Paul Johnson of the IFS (Institute for Fiscal studies) made it clear; “the black hole was obvious to anyone who dared to look”.

Her ’discovery’ is total poppycock and she knows it.

Not least because the first growth figures released by the incoming Labour Government show the UK economy is in fact growing faster than any other major European economy. Which must make Reeves the first UK Chancellor to not want nor welcome good economic news.

Just to put this into some context when Liz Truss ‘crashed the economy’, it contracted by 0.5 per cent in 2008 two years before the coalition took over, the UK economy contracted by nearly six per cent falling in five successive quarters, the Government had the largest deficit in peacetime and unemployment was at eight per cent..

You’re kidding no one Rachael, it is why, despite the £22 billion ‘black hole’ she chose to set aside an extra £9 billion to fund public sector pay rises.

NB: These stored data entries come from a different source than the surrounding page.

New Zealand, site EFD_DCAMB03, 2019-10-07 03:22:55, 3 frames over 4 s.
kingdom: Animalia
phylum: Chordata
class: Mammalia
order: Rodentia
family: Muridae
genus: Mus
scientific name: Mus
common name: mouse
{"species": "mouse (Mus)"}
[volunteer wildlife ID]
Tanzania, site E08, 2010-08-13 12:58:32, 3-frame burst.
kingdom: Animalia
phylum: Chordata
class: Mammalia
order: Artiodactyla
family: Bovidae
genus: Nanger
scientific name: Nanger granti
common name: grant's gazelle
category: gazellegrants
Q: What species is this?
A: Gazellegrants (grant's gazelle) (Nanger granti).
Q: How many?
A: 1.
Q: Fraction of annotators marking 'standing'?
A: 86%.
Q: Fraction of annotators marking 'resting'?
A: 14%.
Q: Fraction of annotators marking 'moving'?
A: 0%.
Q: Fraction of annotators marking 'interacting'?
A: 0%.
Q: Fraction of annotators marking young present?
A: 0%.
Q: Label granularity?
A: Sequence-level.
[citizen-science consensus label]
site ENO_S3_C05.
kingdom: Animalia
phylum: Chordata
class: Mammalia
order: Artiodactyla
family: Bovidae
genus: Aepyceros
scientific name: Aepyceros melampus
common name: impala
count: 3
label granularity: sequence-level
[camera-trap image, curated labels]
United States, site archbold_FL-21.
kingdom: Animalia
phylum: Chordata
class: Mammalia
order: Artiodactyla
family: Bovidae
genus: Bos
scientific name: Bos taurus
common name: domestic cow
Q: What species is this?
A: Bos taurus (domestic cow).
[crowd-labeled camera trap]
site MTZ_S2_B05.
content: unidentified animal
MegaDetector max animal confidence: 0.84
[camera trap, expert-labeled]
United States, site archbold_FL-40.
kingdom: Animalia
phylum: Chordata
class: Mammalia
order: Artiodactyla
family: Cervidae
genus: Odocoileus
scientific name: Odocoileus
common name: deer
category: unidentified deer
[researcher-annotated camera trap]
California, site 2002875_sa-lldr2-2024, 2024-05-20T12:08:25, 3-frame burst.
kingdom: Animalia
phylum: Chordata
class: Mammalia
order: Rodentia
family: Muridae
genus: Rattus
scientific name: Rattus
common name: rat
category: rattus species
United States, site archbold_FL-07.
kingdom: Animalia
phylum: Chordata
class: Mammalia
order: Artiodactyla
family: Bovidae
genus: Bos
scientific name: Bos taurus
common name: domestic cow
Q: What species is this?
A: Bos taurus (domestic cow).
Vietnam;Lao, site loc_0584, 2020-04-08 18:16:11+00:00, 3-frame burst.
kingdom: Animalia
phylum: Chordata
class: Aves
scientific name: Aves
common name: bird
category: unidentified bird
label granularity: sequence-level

Further monies were promised to the Great British Energy Company, spoiler alert; it won’t produce any actual energy and further billions were splurged to support overseas projects to reduce the effects of climate change.

Gordon Brown used to boast he had ended boom and bust, until of course the economy blew up in his face.

He briefly, to much ridicule, tried the line that, he’d ended ‘Tory boom and bust’. Having promised over 14 years to end Tory austerity, I wonder how Labour will spin cutting the winter fuel allowance? Austerity for a purpose? Labour austerity? Labour Austerity (but different).

Labour never really did have a plan to grow the British economy, most of the measures they’ve taken so far, look set to strangle it in red tape and higher taxes. It is a fact that every single Labour government elected to office has left with more people out of work than when they took over. Rachael Reeves looks set fair to continue that miserable record.